Dr. Stamler and his team are currently developing the first device and mobile app prototype to measure NO released from blood cells in real-time during physical exercise.
“While exercise generates Nitric Oxide, not all exercises are equal,” emphasizes Dr. Stamler. “The higher the NO the better – more Nitric Oxide from red blood cells leads to better blood flow to the brain, heart and muscles. You should want a peloton instructor that increases blood flow to your brain.”

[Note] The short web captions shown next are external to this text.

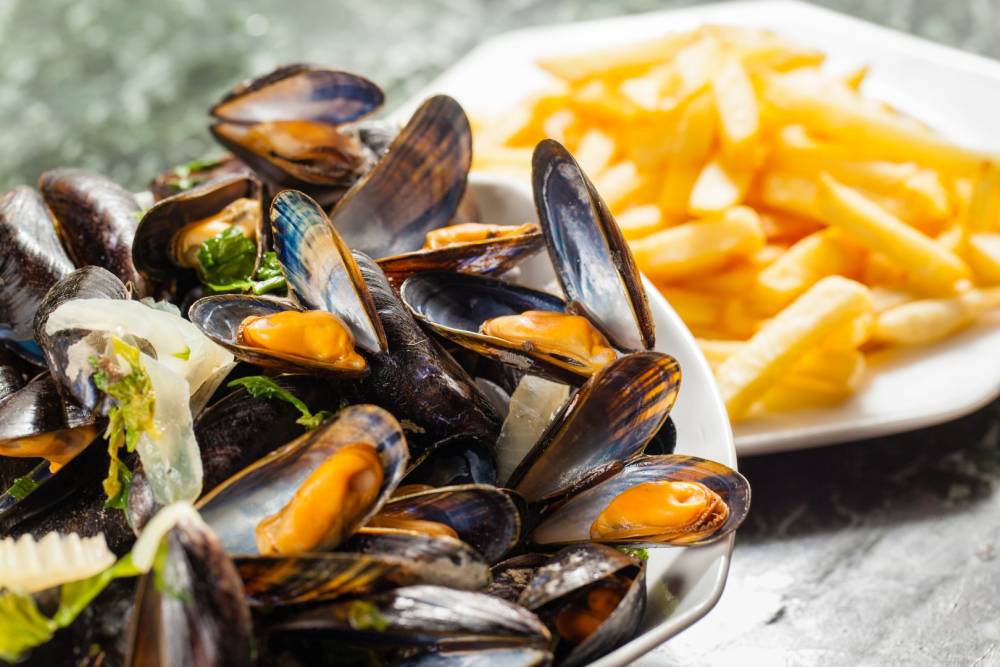 Moule frite à volonté près de Fléac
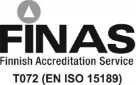 FINAS Finnish Accreditation Service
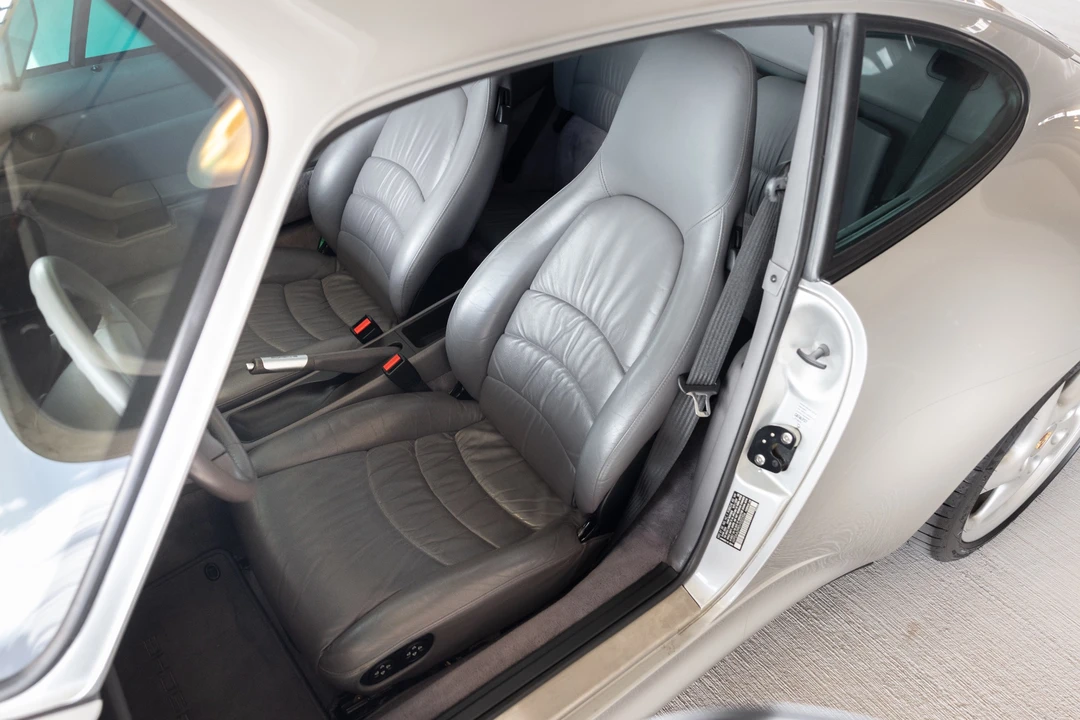 1997 Porsche 993 Carrera 4S - Image 31 of 31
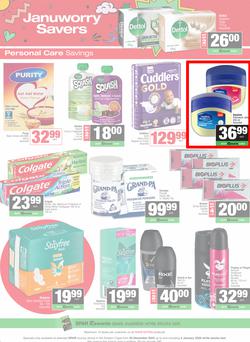 SPAR & SUPERSPAR Eastern Cape Country : Super Savings (29 December 2025 - 04 January 2026), page 6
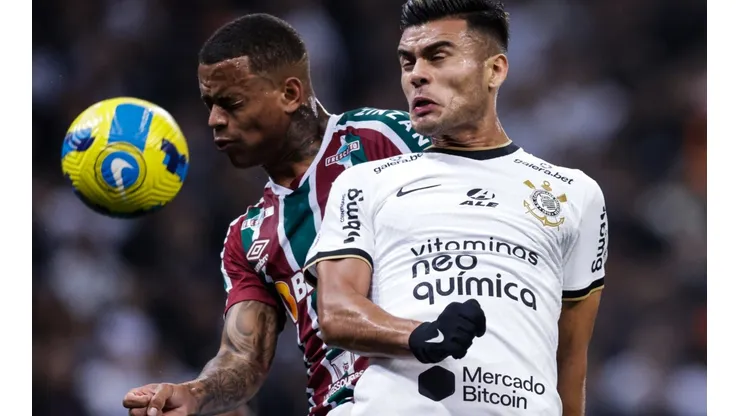 Corinthians v Fluminense - Copa Do Brasil 2022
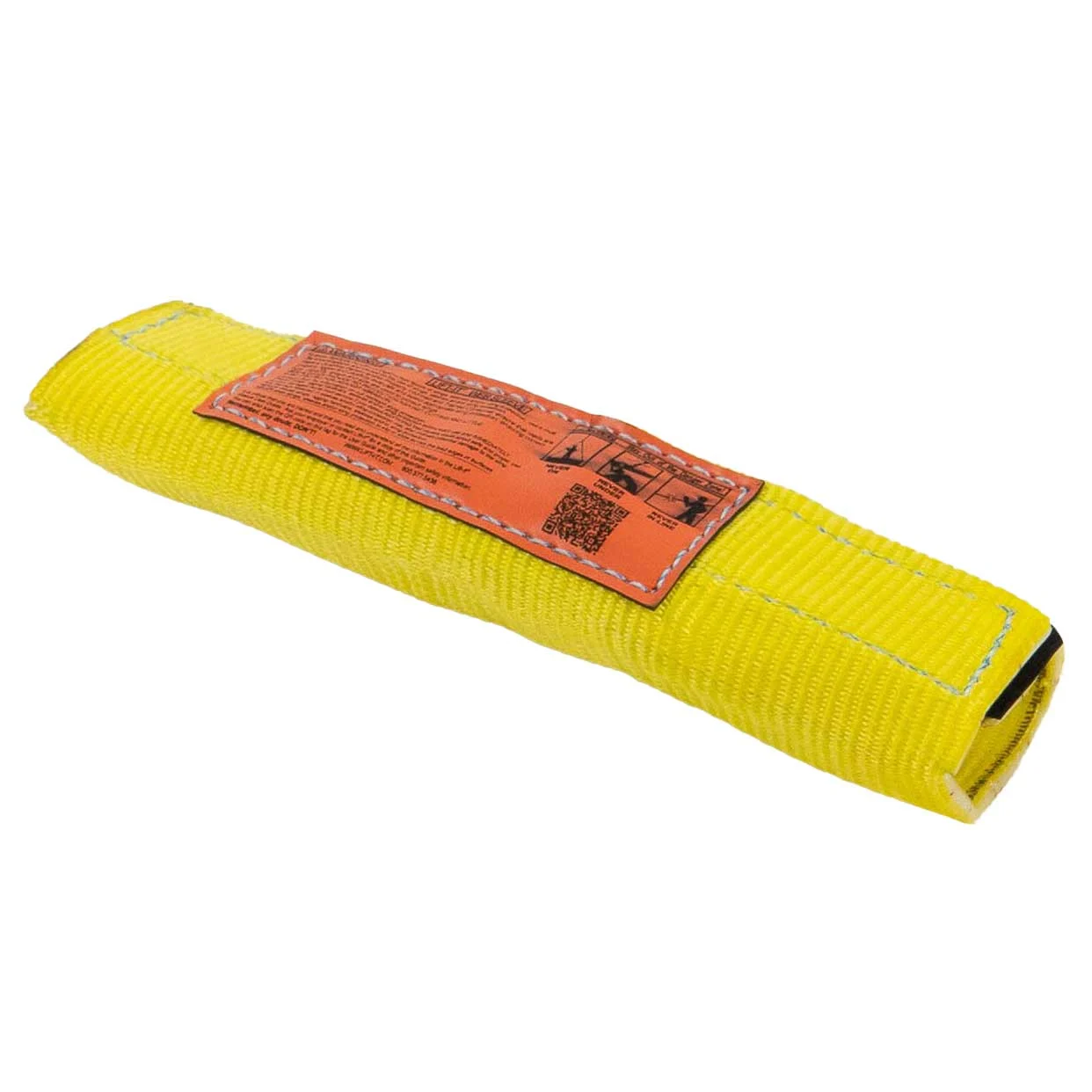 Nylon Tubular Wear Sleeves for Slings | 18" Overall Width | 12" Long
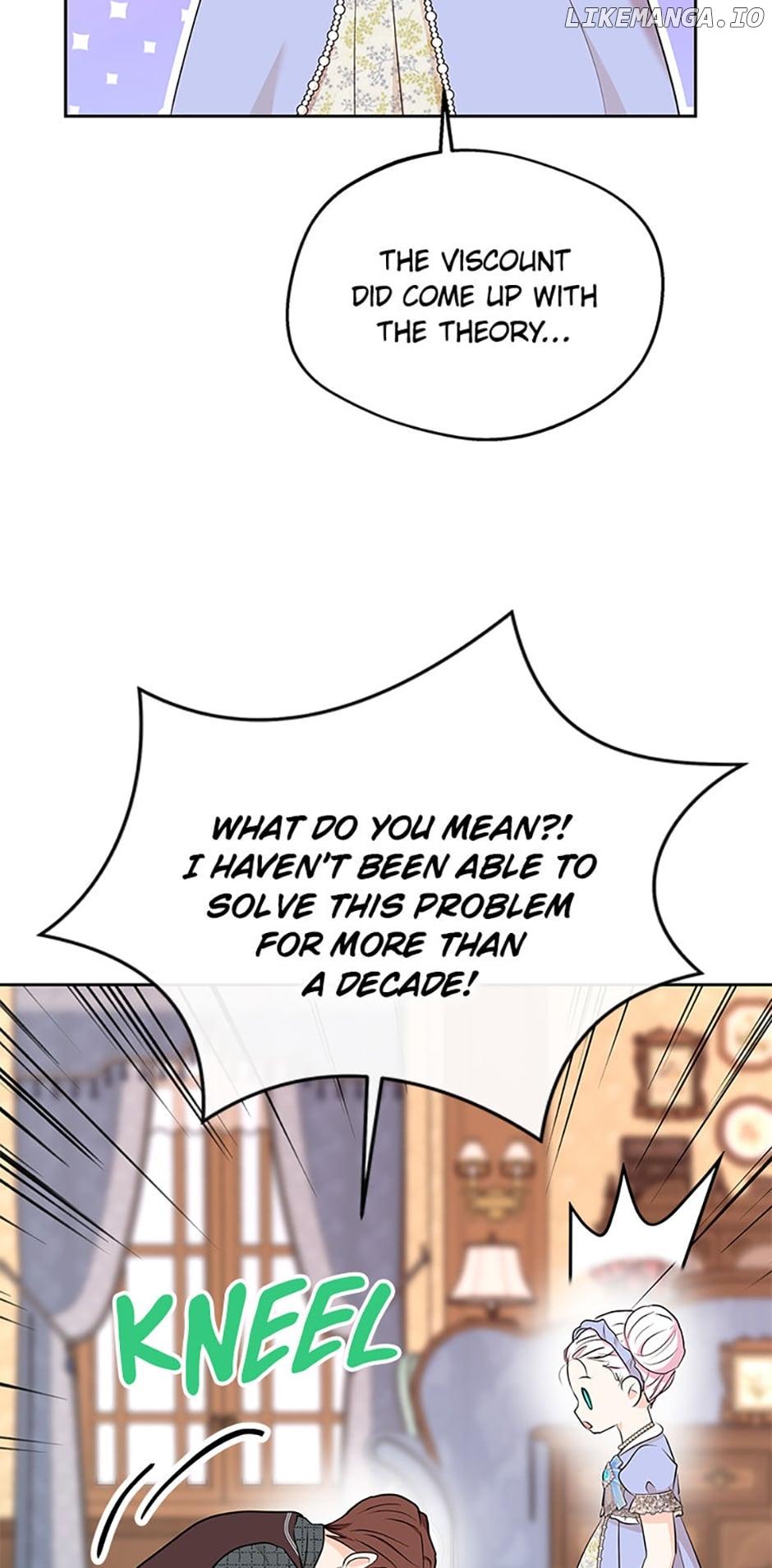 Surviving as an Illegitimate Princess Chapter 70 page 15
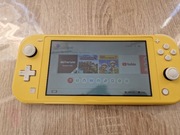 NINTENDO Switch Lite Używana.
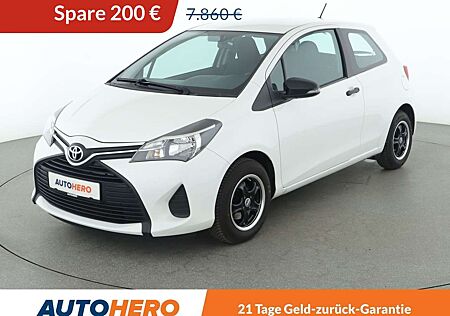 Toyota Yaris 1.0 VVT-i Cool *KLIMA*ALU*GARANTIE*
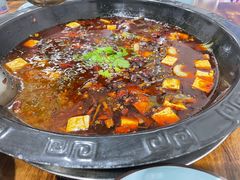 -云溪河冷锅鱼(成都玉林小吃街店)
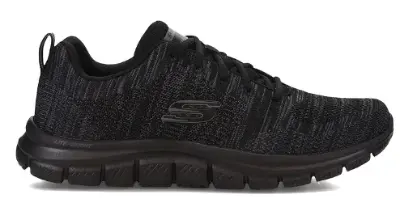 👟 Skechers Track-Front Runner in Black in vielen Größen für 35,99€ (statt 47€)
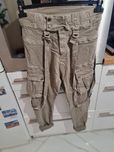 Spodnie zielone rozm. Xs jeans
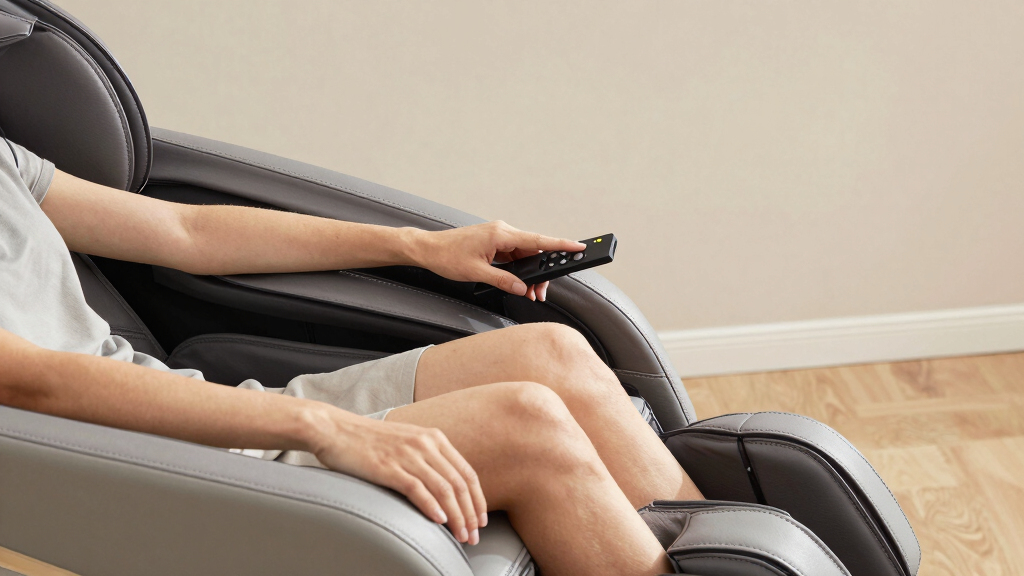 best massage chair under 3000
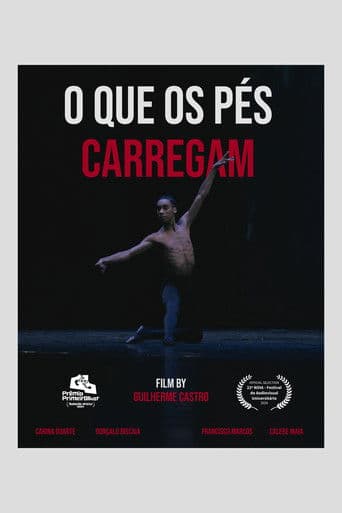 O que os pés carregam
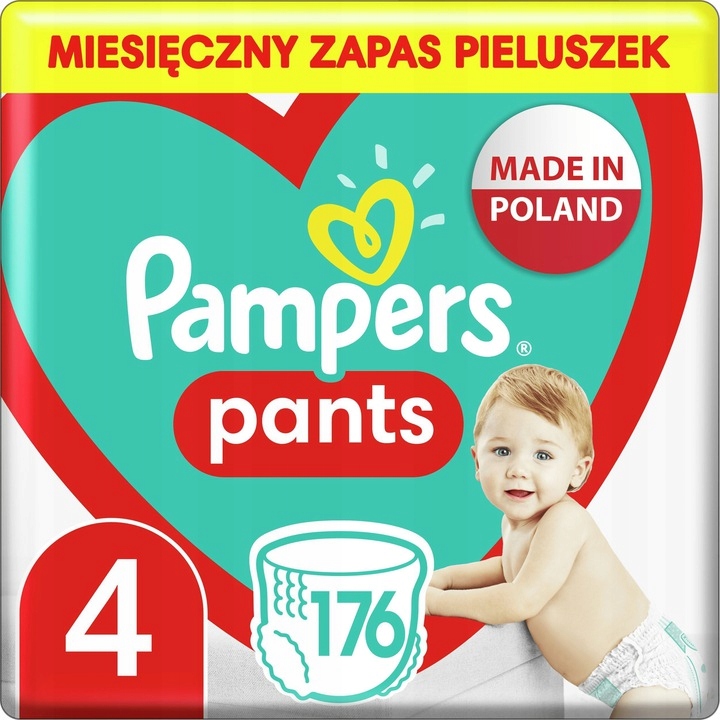 pampers sleep&play z kanalikami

Currently, the gold standard for fitness in medicine is a measurement of VO2 max – the amount of oxygen consumed by a person during exercise. This is measured in a lab using sophisticated equipment. Patients who have Alzheimer’s have decreased VO2 max, but the reason for this is still unknown. Dr. Stamler and his research team have developed a Nitric Oxide-based algorithm called “useable oxygen” (UO2) to precisely track VO2 and naturally predict VO2 max using a wearable device.
Dr. Stamler explains that moving forward, exercise protocols should be optimized to maximize NO and NO-targeted exercise may benefit Alzheimer’s patients, and all people, as they age. Individualizing workouts and spending less time on what doesn’t work will help to reduce dementia risk. Next steps for the research team involve finalizing the exercise device and mobile app prototype.
Funding for this research has been provided by University Hospitals, Harrington Discovery Institute at UH, an award from the American Heart Association-Allen Initiative in Brain Health and Cognitive Impairment and NHLBI. Dr. Stamler has an equity interest in NNOXX, which develops NO-based technology, and in SNO-bio, which is developing S-nitrosylation based therapeutics.